- **Extract to read**
This was the case Monday evening, when Trump told reporters that he has “total authority” to override governors and re-open the economy at a time of his choosing.



Mike Pence, Donald Trump, Alex Azar, Deborah Birx standing next to a person in a suit and tie



“I have the ultimate authority,” Trump told the press. “When somebody is the president of the United States, the authority is total and that’s the way it’s got to be. … It’s total. The governors know that… [they] can’t do anything without the approval of the president of the United States.”
This, naturally, made waves, but it isn't actually a new point from the president. He had argued something similar on Twitter already:
Trump is simply wrong here, and conservatives should reject this false notion as forcefully as they would have if former President Barack Obama had asserted it.
Yes, the president does have expansive powers, but only within the subset of powers reserved to the federal government. Based on the text of the Constitution, the president is the locus of all power in the U.S. government's executive branch. This is the basis of the theory of the unitary executive.

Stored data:
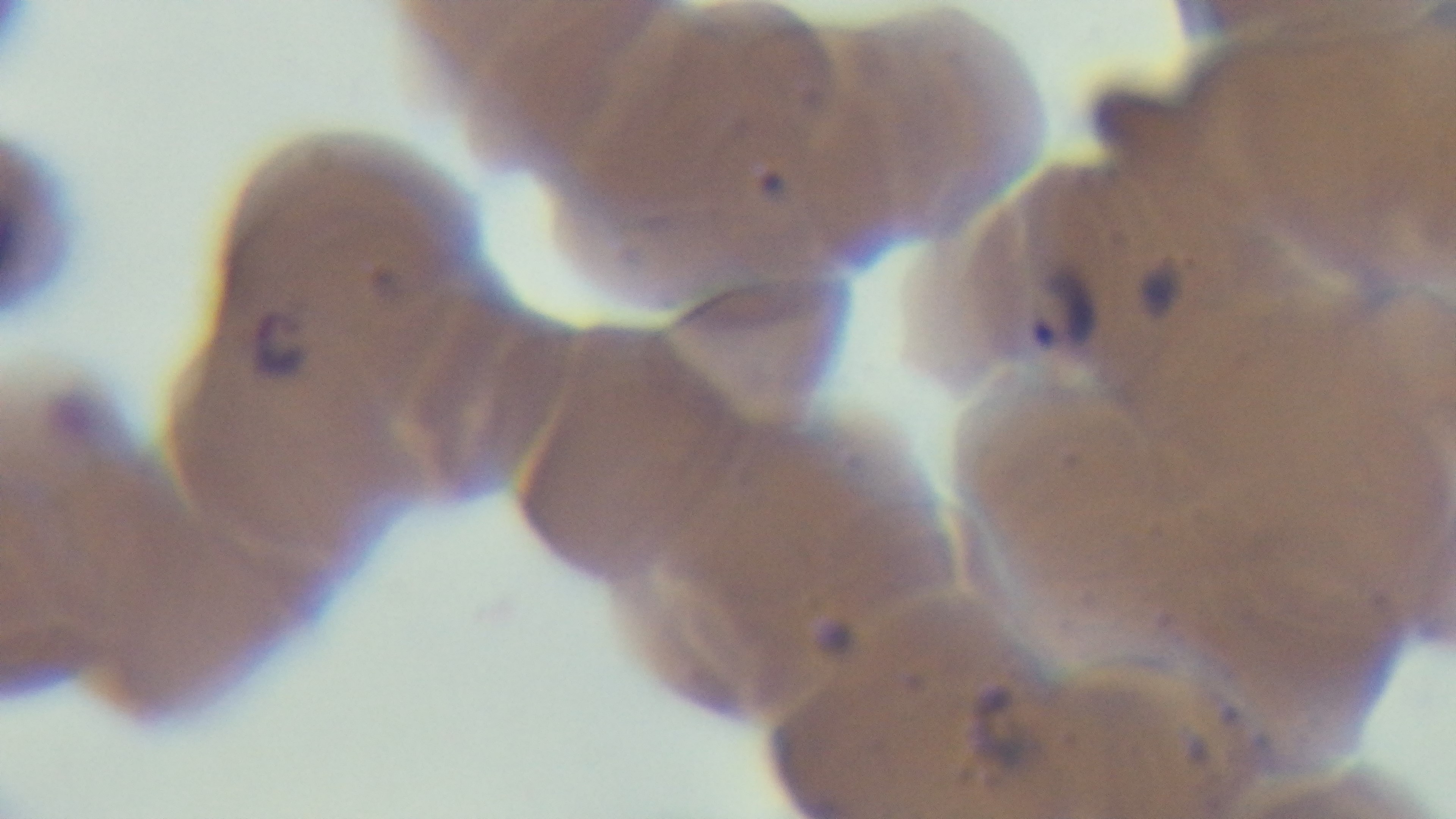

field_of_view: one from the slide
malaria_status: positive
capture: mounted 4K digital camera
modality: light microscopy
objective: 100x oil immersion
stain: Giemsa
preparation: thin smear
Identify the parasite.
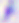

Toxoplasma gondii.

Micrograph. Captured at 400x magnification.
Report the malaria status of this cell.
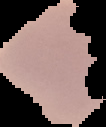
It is uninfected.

image type = cell region segmented out of the field of view; surrounding area masked to black
image size = 106×127 pixels
preparation = thin blood film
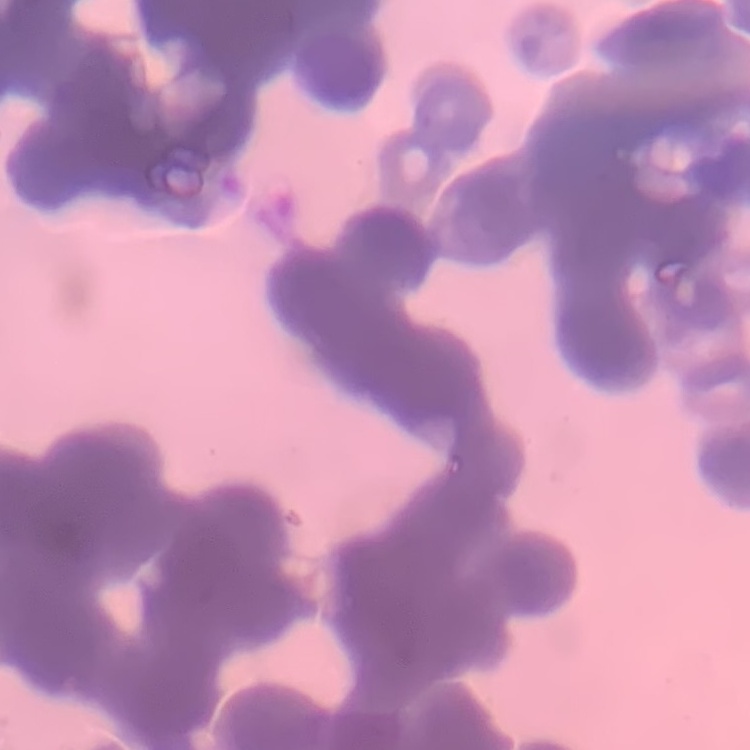
Summary:
  - Red blood cell morphology: rouleaux formation
  - Preparation: thin blood film
  - Image type: one tile cut from a larger photomicrograph
  - Stain: Field's or Giemsa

- **What this exercise asks**
a) In the rows, starting at the line containing "Toxoplasma gondii." and ending at the last line of the rows, substitute "thin smear" for every "thin blood film" and change nothing else. Leave out the pictures.
b) Continue the piece on Trump's claim of total authority over governors from its last sentence.
These rows have no connection to the piece about presidential authority.

- **Outputs**
a)
Toxoplasma gondii.

Micrograph. Captured at 400x magnification.
Report the malaria status of this cell.
It is uninfected.

image type = cell region segmented out of the field of view; surrounding area masked to black
image size = 106×127 pixels
preparation = thin smear
Summary:
  - Red blood cell morphology: rouleaux formation
  - Preparation: thin smear
  - Image type: one tile cut from a larger photomicrograph
  - Stain: Field's or Giemsa

b)
Nonetheless, nothing in the Constitution authorizes that federal executive branch or its president to order localities to shut down or re-open anything. These broader powers over businesses, not enumerated in the Constitution, are universally understood as reserved to the states under the Tenth Amendment. That's why no one was surprised last month when it was the governors and the local officials with delegated state authority who made all of the shutdown decisions amid the plague -- not the president, who has no direct role in such decisions.
In the American system, the federal government has powers enumerated specifically in the Constitution. It is the states which, subject to the terms of the Constitution (and especially its Fourteenth Amendment), have broader powers over everyday life that constitutional scholars refer to as “the police power.” This is defined by constitutional law professor Randy Barnett as "the power to prohibit wrongful and to regulate rightful conduct of individuals."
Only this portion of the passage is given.